Data =>
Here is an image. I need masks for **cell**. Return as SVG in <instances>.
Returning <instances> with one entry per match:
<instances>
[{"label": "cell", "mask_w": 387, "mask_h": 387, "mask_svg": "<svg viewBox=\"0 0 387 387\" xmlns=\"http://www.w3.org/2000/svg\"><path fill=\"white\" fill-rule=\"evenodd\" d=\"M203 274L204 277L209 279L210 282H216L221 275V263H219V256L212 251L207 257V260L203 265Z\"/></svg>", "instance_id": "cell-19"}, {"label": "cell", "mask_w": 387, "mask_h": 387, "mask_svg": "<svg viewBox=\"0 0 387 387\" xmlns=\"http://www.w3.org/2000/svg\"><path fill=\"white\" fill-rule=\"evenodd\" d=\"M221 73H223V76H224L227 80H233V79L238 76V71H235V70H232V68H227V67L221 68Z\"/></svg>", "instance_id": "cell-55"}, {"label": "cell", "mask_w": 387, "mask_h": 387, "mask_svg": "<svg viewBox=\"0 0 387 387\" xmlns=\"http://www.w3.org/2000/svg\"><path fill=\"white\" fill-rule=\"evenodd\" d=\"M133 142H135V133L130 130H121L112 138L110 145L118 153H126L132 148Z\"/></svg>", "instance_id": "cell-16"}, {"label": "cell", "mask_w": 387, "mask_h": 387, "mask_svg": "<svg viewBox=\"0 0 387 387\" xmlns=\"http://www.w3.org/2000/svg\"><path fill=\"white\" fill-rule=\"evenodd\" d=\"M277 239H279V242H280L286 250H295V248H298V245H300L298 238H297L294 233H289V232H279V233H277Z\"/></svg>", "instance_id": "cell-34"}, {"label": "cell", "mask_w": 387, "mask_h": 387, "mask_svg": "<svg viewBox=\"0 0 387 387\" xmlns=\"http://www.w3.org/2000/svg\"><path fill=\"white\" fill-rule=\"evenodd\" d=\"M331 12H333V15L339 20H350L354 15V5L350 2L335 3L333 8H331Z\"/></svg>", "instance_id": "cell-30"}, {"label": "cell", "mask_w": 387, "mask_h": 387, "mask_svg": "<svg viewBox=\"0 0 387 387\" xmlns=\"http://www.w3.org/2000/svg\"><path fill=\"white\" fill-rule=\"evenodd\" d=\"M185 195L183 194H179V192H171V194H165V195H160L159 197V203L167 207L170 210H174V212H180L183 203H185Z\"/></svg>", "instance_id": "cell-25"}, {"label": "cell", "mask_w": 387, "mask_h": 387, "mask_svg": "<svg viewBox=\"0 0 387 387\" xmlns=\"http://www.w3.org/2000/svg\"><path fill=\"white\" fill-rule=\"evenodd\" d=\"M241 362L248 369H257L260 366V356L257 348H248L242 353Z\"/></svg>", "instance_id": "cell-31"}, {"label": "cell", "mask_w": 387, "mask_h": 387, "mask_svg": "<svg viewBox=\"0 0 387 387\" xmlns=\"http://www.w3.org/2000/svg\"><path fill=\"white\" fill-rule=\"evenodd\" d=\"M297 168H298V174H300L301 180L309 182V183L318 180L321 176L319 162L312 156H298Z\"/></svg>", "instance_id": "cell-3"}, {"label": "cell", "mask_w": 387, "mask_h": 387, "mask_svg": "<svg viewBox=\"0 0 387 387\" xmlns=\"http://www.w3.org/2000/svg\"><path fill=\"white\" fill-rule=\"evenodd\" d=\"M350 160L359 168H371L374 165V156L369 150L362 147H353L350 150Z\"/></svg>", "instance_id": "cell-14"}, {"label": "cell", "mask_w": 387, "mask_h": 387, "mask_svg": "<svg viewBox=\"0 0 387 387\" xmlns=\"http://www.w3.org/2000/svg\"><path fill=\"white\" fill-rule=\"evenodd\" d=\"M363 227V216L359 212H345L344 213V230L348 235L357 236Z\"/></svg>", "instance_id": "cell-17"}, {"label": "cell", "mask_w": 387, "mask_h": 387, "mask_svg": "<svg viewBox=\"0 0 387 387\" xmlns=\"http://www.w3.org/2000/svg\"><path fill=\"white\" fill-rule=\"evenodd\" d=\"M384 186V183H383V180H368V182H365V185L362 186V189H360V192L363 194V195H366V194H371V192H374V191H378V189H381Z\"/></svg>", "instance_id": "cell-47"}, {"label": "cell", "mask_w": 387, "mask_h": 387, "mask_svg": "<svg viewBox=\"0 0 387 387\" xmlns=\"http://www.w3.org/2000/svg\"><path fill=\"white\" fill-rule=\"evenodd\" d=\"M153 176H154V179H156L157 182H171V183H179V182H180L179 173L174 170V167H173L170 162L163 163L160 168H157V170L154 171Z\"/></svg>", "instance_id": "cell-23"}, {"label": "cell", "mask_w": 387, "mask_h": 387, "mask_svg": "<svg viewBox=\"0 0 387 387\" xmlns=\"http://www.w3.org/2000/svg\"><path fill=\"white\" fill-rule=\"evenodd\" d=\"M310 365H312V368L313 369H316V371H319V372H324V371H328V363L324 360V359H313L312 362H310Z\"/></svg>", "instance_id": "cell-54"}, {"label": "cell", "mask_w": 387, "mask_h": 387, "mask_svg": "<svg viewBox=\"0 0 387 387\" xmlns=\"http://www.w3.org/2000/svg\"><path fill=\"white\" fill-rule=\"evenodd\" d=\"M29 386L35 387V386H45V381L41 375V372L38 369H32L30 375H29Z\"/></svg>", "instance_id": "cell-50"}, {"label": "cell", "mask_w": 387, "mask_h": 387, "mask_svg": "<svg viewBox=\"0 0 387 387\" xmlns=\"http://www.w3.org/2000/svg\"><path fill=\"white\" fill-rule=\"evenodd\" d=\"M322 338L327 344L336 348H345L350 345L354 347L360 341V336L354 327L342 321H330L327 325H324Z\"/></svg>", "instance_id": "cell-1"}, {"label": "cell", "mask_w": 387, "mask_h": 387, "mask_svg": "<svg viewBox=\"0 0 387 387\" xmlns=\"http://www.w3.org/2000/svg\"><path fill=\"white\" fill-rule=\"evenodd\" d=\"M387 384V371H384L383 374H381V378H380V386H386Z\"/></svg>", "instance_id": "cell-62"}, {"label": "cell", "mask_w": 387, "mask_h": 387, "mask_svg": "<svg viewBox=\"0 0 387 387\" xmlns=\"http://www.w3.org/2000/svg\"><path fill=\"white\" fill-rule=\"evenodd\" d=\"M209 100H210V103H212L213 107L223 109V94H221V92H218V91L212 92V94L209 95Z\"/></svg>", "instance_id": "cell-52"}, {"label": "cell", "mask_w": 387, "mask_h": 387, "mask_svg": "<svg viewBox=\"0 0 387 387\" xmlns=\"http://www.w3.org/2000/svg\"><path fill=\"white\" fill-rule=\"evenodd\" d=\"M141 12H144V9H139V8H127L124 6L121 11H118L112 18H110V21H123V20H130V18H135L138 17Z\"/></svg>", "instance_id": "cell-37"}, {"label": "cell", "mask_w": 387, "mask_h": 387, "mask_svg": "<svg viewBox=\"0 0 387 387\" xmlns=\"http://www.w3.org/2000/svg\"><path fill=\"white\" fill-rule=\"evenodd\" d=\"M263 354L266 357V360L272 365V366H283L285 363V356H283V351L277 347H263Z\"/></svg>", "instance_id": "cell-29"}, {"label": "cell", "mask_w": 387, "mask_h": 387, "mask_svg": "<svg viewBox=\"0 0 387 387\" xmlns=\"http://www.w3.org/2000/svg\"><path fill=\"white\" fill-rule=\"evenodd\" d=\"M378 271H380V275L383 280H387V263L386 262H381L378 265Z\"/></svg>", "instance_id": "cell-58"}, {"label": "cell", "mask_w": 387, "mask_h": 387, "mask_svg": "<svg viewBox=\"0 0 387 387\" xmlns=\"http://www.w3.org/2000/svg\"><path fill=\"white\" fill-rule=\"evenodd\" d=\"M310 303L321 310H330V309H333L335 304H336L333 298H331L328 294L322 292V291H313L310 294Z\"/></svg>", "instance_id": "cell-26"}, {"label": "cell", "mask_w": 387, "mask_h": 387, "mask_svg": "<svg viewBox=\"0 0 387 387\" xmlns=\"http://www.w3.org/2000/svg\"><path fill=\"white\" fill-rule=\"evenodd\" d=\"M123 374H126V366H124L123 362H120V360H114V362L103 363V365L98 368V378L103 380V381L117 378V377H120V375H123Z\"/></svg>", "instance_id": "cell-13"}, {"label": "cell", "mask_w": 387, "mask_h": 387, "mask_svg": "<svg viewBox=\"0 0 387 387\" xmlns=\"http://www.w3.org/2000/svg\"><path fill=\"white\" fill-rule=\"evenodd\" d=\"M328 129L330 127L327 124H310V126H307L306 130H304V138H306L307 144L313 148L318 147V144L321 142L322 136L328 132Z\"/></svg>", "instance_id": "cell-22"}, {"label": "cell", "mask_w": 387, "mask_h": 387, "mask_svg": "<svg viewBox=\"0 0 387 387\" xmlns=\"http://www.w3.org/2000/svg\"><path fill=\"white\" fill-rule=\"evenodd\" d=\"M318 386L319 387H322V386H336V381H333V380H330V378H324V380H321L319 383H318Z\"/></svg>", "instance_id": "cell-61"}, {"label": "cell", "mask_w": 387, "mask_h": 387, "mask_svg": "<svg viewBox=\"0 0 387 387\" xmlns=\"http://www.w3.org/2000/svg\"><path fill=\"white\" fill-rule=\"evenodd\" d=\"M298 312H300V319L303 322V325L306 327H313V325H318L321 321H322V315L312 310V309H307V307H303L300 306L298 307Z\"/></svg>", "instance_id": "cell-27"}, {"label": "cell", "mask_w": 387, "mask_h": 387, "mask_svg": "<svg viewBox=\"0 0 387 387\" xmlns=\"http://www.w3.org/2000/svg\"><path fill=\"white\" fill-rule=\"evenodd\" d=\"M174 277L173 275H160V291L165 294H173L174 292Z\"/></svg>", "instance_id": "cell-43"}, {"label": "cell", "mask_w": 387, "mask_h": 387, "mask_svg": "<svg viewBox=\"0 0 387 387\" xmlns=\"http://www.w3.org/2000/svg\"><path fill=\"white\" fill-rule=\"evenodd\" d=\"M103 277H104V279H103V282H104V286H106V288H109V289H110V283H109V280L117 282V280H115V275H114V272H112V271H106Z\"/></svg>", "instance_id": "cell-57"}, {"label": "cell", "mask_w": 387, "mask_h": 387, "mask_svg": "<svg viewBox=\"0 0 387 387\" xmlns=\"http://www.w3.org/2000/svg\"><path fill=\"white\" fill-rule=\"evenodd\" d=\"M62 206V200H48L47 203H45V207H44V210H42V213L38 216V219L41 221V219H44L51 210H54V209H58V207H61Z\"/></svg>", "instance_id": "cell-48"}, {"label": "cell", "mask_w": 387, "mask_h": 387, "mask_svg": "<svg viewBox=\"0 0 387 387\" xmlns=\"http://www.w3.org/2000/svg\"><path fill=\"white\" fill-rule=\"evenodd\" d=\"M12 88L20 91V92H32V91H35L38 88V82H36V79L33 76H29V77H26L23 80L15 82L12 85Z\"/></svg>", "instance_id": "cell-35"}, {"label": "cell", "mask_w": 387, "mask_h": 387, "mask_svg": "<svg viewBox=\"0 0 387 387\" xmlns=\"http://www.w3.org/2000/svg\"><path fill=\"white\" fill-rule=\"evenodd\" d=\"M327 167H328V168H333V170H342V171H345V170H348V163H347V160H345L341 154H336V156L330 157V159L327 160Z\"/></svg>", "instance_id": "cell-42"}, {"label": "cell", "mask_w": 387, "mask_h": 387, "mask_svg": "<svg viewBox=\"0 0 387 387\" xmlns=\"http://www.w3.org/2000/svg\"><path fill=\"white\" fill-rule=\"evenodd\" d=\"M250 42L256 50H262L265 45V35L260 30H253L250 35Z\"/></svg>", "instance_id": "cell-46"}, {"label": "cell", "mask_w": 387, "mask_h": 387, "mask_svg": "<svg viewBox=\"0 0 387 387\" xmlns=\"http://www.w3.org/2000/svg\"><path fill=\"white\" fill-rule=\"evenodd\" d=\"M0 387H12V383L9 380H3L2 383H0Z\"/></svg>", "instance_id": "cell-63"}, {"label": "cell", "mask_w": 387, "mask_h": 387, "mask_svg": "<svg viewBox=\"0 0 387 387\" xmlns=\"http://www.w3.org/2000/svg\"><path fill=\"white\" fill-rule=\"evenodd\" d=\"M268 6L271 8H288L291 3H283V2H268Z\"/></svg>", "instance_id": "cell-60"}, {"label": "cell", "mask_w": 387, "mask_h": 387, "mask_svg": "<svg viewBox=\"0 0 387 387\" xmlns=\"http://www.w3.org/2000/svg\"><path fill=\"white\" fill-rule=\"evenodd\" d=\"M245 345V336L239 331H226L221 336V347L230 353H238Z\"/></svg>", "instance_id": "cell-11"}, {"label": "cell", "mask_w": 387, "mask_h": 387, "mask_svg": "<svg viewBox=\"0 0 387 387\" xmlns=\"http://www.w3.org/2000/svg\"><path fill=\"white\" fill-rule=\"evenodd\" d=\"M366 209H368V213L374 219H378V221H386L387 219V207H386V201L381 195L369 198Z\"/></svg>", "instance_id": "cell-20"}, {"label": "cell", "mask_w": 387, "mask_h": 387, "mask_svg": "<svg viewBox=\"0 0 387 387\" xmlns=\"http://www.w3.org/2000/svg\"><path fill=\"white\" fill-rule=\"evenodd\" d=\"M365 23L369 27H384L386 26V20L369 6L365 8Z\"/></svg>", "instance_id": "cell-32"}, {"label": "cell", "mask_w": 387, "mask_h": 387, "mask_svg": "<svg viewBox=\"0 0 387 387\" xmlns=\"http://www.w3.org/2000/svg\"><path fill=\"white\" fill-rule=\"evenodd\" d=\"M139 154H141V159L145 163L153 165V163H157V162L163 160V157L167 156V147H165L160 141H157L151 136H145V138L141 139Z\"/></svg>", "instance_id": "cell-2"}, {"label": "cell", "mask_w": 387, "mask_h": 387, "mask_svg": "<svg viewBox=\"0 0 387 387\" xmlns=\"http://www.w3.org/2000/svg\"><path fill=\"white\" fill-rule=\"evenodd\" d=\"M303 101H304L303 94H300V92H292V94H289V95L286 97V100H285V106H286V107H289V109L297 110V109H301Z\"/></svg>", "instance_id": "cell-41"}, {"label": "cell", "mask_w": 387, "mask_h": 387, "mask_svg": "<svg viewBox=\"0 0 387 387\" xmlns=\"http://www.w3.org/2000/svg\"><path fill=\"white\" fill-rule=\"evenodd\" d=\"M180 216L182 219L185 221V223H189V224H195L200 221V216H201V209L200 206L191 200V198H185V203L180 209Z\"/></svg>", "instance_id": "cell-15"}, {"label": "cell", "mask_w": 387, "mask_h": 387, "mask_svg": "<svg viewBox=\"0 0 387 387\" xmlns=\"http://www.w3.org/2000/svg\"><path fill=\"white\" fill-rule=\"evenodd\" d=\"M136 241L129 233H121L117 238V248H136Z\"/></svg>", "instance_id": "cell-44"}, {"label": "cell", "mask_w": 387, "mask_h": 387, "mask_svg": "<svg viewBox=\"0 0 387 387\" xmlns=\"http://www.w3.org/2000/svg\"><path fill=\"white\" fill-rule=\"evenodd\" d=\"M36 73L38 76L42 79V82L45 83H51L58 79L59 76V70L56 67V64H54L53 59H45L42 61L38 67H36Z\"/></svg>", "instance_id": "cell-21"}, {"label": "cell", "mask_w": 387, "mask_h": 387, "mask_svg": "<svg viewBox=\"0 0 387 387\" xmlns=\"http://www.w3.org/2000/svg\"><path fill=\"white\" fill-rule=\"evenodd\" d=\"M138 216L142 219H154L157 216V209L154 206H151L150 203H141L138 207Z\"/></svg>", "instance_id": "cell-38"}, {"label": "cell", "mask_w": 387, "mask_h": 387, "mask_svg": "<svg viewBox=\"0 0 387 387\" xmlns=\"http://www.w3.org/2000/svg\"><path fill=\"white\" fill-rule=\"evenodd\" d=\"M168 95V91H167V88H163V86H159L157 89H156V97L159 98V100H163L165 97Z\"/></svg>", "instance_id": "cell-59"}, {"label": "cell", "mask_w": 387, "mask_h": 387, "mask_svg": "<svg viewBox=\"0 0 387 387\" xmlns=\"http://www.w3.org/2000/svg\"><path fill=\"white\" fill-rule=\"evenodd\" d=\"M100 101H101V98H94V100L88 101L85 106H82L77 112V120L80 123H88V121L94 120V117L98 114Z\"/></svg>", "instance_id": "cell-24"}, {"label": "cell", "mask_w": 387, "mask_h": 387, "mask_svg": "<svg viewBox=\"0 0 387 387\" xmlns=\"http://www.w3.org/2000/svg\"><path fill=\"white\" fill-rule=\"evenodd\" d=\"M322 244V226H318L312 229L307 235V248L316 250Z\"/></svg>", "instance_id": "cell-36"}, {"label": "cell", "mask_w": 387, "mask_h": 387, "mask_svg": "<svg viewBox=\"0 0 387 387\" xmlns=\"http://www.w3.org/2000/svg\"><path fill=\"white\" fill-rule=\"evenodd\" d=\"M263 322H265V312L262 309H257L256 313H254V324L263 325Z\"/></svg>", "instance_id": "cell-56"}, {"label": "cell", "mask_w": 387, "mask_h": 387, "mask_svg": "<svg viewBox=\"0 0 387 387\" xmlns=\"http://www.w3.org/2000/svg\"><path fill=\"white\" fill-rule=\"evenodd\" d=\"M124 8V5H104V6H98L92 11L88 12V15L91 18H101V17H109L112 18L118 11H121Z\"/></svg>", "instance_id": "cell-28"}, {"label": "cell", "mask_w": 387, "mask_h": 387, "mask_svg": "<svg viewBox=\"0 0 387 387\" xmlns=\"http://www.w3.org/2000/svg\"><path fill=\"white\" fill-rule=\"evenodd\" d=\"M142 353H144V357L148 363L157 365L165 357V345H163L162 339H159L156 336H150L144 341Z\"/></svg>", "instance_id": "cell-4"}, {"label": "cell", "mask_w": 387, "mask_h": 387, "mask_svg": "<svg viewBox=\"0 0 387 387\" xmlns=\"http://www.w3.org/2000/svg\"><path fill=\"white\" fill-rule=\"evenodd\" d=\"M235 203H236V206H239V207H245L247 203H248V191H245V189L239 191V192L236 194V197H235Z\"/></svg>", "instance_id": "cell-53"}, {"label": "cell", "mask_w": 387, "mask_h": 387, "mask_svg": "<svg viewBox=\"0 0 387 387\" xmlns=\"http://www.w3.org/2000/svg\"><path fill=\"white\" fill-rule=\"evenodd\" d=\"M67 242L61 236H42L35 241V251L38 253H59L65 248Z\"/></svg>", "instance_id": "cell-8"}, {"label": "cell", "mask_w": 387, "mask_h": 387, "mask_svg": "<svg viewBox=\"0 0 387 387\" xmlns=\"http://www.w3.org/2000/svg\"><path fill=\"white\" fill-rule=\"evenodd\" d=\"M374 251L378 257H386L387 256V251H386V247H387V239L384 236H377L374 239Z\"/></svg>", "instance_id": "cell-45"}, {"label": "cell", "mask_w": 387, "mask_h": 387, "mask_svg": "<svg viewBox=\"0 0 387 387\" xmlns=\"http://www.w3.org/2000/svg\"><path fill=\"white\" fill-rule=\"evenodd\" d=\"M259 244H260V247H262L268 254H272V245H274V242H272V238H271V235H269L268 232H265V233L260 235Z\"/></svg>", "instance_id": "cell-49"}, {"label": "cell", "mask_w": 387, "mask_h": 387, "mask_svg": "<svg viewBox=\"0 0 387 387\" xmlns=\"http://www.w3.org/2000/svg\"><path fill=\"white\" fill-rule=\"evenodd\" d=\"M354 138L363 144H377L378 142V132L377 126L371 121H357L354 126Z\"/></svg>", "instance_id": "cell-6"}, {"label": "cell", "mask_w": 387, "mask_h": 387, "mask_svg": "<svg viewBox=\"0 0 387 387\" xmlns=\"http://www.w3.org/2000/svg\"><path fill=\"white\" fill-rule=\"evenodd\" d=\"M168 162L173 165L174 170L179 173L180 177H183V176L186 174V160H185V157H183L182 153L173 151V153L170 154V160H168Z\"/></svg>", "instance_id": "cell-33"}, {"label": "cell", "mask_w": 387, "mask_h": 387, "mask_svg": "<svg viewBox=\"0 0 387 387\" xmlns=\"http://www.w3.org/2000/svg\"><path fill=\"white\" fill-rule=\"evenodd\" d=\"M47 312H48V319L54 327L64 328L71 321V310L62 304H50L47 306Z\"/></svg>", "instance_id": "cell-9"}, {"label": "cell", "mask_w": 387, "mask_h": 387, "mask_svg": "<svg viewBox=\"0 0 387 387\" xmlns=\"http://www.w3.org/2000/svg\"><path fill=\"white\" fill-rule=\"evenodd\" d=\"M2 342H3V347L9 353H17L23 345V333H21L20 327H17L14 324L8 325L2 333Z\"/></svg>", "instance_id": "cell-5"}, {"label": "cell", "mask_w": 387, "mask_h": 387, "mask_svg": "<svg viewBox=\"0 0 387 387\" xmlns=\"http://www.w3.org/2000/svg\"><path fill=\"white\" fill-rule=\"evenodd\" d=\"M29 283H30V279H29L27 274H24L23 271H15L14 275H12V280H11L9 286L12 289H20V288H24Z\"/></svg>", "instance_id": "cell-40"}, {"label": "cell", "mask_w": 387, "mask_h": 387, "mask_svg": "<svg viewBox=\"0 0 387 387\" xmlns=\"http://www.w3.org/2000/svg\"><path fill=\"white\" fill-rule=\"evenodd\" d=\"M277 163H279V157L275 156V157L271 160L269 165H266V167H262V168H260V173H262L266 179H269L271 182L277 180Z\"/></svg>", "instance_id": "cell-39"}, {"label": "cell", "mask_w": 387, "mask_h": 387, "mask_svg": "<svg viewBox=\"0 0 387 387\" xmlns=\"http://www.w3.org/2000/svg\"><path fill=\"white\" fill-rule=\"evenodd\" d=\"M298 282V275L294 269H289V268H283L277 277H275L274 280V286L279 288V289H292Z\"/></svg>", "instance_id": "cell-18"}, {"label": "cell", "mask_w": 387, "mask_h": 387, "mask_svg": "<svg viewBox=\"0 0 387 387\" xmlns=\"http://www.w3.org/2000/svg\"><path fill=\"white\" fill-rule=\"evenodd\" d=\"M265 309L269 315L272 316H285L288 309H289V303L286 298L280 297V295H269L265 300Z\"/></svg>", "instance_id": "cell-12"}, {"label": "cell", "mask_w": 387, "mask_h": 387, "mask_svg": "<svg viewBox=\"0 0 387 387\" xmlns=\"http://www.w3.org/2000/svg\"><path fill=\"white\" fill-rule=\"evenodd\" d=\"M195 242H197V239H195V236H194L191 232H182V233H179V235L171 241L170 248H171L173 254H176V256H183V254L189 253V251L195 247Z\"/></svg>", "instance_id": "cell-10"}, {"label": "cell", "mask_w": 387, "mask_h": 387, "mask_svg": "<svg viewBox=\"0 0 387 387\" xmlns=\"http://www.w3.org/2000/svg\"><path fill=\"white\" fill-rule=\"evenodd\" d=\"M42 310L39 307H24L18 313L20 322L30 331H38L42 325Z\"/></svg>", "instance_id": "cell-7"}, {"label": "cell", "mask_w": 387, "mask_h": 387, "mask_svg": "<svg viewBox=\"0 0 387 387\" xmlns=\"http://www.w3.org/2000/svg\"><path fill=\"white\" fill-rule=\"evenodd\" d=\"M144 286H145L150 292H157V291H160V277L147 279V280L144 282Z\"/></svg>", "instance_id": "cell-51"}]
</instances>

Requirement => Count the lines of the material above that contain the string "instances", and reply with the number alone.

Correct response => 4